Another pharmaceutical company in the news was Canada's Valeant Pharmaceuticals International, which continued to plummet amid questions over its drug-pricing and accounting practices. Shares lost nearly 20 percent last week.
- A more optimistic Fed -
In Washington, the Federal Reserve concluded its October monetary policy meeting by keeping benchmark interest rates near zero, but gave a more positive appraisal of the US economy.
Fed policy makers expressed more faith in the strength of the economy than expected, brushing over recent weak spots and focusing on what they called "solid" consumer spending and business investment.
They also dropped a warning from September that the global downturn could affect the US, even as worries mount over China's slowdown and falling commodity prices.
The Fed's stance was seen as keeping alive the prospects of a December interest rate increase.
Yet US economic data for the week was lackluster, with the Conference Board's reading of consumer confidence dropping in October and durable goods falling in September.
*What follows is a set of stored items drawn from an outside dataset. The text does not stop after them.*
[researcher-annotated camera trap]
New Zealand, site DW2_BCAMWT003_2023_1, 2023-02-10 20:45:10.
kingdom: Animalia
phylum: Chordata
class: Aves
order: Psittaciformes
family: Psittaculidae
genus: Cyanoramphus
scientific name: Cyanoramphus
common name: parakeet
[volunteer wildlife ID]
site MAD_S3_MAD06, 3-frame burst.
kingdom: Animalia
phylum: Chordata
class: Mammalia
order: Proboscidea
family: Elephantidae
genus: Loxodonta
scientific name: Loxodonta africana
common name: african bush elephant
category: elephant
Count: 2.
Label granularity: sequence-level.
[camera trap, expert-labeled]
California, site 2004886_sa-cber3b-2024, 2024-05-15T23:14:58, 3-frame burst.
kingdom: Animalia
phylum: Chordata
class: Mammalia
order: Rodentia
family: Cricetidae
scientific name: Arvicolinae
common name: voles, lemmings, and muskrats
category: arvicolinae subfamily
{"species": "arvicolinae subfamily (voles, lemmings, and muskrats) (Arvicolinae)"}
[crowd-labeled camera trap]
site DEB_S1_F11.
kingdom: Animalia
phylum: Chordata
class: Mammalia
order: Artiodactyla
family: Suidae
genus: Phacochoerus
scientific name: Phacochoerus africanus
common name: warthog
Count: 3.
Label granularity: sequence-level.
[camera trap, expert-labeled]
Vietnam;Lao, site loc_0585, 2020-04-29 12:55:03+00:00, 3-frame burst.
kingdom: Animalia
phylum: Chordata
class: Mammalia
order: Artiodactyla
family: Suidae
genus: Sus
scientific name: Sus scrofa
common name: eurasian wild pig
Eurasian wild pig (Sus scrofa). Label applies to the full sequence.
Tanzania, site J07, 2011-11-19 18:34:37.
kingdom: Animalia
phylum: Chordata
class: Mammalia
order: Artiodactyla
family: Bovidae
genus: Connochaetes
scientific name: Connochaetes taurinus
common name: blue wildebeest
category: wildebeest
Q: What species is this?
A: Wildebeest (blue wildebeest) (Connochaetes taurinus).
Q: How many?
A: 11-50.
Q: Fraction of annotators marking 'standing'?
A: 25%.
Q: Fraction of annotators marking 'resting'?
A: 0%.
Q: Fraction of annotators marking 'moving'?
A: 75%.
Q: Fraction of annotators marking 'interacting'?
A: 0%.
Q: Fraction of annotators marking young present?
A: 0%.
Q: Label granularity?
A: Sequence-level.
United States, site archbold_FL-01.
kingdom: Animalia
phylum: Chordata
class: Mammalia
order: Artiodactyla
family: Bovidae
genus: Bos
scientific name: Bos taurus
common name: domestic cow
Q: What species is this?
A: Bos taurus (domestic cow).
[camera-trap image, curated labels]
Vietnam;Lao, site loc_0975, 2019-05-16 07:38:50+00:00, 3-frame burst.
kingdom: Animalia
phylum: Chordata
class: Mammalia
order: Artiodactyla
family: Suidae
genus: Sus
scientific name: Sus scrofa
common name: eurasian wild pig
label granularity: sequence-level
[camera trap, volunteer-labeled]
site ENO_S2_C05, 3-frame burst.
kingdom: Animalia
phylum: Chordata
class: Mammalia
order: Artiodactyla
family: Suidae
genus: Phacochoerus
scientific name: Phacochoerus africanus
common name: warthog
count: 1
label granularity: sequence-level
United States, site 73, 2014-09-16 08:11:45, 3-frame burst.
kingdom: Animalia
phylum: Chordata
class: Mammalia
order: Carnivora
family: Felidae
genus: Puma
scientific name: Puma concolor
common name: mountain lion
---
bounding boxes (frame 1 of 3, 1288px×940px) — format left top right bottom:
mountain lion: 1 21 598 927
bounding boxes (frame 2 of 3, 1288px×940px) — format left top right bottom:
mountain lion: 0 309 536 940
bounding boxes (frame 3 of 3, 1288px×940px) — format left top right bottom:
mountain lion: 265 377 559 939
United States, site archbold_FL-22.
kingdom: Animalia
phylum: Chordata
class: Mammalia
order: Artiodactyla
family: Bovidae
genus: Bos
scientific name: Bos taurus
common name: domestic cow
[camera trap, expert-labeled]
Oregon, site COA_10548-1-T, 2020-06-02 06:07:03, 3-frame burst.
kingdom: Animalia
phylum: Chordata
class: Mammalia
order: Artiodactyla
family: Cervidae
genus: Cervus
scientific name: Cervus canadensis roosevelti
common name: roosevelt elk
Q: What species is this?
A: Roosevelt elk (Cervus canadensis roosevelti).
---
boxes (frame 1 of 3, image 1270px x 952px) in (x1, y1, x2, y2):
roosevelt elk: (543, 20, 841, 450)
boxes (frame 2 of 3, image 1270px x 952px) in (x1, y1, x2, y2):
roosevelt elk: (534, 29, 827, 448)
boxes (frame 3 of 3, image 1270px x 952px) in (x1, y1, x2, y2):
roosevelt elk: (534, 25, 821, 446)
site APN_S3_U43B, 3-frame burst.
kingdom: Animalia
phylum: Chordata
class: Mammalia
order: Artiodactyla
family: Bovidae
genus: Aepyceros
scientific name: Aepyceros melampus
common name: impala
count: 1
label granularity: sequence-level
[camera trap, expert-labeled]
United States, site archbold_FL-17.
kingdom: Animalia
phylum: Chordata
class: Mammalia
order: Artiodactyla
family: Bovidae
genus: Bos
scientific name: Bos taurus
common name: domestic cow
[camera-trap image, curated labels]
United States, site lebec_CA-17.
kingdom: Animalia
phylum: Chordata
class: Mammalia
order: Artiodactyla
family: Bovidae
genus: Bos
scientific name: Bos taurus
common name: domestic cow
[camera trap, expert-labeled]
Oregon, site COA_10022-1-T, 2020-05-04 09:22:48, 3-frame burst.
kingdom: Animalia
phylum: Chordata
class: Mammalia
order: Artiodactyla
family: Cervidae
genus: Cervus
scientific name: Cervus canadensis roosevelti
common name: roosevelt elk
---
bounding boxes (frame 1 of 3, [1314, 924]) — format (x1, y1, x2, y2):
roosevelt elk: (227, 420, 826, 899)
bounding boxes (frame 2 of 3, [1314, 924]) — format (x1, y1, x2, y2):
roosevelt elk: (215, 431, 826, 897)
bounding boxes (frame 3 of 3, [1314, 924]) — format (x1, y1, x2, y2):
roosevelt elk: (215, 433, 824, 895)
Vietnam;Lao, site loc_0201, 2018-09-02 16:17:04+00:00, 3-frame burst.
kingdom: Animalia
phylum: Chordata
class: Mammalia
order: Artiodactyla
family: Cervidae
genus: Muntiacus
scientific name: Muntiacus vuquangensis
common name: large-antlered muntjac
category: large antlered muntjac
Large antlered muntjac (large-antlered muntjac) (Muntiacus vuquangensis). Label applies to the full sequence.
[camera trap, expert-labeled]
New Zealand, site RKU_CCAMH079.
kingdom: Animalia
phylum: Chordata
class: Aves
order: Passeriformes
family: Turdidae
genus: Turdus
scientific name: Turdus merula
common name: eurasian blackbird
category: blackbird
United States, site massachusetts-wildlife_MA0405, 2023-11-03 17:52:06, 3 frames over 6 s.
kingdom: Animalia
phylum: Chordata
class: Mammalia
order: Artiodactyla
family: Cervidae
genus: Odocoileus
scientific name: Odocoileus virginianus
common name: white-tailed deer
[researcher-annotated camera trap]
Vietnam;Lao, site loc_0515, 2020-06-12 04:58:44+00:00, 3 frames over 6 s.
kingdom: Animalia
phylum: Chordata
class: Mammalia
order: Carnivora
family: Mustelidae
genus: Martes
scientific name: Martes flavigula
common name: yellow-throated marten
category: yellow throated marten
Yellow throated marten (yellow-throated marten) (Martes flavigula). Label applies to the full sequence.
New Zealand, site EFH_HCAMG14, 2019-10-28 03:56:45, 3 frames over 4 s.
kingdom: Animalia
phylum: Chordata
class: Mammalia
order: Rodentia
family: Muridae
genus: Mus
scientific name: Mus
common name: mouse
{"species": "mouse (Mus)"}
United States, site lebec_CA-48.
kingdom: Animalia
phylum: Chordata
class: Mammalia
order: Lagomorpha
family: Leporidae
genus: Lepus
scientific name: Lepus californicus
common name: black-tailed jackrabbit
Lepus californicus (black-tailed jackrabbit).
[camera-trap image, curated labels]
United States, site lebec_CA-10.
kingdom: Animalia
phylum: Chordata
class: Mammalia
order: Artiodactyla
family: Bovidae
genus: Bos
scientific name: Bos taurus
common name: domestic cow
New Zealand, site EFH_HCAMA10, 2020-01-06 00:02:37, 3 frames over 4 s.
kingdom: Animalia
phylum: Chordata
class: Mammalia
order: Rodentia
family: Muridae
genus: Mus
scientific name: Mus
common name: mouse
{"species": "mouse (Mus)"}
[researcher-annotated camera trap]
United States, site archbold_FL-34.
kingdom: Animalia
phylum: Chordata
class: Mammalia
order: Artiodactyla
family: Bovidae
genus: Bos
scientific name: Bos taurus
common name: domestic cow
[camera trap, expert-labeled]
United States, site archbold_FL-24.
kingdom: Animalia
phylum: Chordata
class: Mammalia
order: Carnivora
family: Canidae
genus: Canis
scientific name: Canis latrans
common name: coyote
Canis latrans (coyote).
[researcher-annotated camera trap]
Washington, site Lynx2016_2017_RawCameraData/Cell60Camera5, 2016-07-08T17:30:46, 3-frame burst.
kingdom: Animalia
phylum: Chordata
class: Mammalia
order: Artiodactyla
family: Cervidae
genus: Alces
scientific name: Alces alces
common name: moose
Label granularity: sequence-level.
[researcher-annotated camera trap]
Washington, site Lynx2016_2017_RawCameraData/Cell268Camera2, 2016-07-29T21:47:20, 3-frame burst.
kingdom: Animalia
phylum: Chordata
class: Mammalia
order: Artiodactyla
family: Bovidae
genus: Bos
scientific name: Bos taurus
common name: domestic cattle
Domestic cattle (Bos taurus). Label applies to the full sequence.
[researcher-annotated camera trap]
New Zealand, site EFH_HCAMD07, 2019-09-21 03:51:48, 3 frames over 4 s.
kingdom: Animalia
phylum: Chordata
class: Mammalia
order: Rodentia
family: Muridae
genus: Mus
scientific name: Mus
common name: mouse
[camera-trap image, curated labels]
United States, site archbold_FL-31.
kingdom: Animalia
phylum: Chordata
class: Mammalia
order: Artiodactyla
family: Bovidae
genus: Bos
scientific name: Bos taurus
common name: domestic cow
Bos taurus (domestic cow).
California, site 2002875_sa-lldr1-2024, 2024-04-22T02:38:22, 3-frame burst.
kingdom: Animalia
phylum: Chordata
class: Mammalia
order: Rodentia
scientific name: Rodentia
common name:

The Commerce Department reported that US third-quarter growth fell to 1.5 percent from 3.9 percent in the second quarter.
Peter Cardillo, chief market economist at Rockwell Global Capital, said the feeble data could work to Wall Street's advantage.
"I think the market still has room to go higher, especially with soft economic data there's more probability the Fed would hold off on raising rates in December," he said.